On the other side of the tunnels, Callen and Sam have found a similar set up of bad guys and bombs. Before they can take anyone down, they’re spotted. Stiger sets a timer for the chain reaction to start - all the bombs are connected and wrapped around support pillars. Callen tackles him off his bike and holds him at gun point while Sam runs around, cutting the detonators off all the wires.

Callen tries for about 30 seconds to arrest Stiger, but as usual that falls apart pretty quickly once Stiger tries something dumb, so he winds up dead.

And wouldn’t you know it, Sam manages to disable all the bombs just in time, and the day has been saved! Not wanting to let it go to his head, Callen congratulates Sam for those being the first bombs he’s correctly disarmed in quite a while. Everyone laughs except Sam, who actually looks pretty shaken up by the whole thing. Huh.

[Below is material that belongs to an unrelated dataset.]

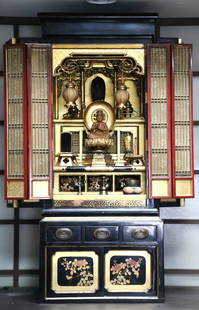 Japanese Butsudan Shrine: Japanese Buddhist family altar; Black/red lacquer wood gold gilt; Shrine sits on a base; Possibly late Showa period; Both pieces together measure approximately H 47 x W 20 x 17 1/2 inches; Small hole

The case wrapped up, Mosley is leaving the office for the day. Hetty makes sure to congratulate her for a job a well done - “Your team performed today,” she points out.

Mosley uses this as her chance to clarify why she was sent to their little branch of the NCIS world to begin with. “It’s not personal. It’s not an attack on your accomplishments here in Los Angeles. You do know that these teams are never designed to permanently work together. Team members become too familiar, walls go down, relationships develop.” She explains.

“Sounds like a family to me,” Hetty says.

The woman smile at each other, both knowing they’ll never agree with the other, and exchange goodnights.

Also saying goodnight are Sam and Callen, who are returning Jennifer Kim to her safe house. There’s a weird coloring to this scene like it’s supposed to be sunset but they’re filming it in full sunlight and just added a filter.

Sam wants to know why Granger went through all the trouble to set Kim up like this… So she casually explains it was because Granger was her dad.

Surprise!

Callen and Sam seem a little shocked by all of this, and follow her as she explains his whereabouts while the team thought he was missing - hanging out with her at the safe house. She takes them to a beautiful huge oak tree where he walked one morning when he was weak and off his meds. He died leaning up against the tree, looking out at the valley. So she buried him there, and you can still see a small mound of dirt.

That was a nice goodbye - I honestly thought we had heard the last of Granger’s story, but this gave some surprise closure.